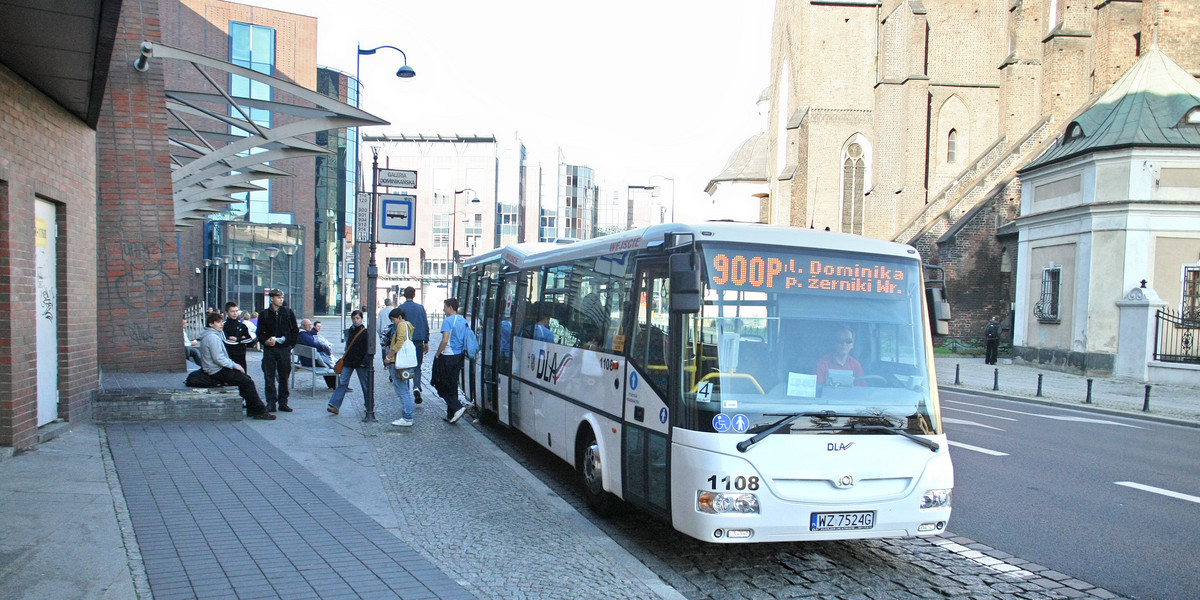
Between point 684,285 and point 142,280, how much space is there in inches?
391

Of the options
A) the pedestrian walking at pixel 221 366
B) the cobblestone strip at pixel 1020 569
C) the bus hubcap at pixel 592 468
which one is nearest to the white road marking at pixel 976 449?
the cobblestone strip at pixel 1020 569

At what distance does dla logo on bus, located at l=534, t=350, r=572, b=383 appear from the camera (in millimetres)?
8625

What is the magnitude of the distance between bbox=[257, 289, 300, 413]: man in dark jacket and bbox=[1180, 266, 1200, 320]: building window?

CONSIGNE >>
Recopiez à l'identique toutes les lignes ci-dessus, en omettant les images.

PROBLÈME RÉSOLU >>
Between point 684,285 and point 142,280, how much space is there in inches?
391

Of the options
A) the pedestrian walking at pixel 221 366
B) the cobblestone strip at pixel 1020 569
C) the bus hubcap at pixel 592 468
which one is nearest to the white road marking at pixel 976 449?
the cobblestone strip at pixel 1020 569

At what distance does dla logo on bus, located at l=534, t=350, r=572, b=383 appear from the camera (in millimetres)?
8625

What is the magnitude of the distance between bbox=[257, 289, 300, 413]: man in dark jacket and bbox=[1180, 266, 1200, 320]: building window?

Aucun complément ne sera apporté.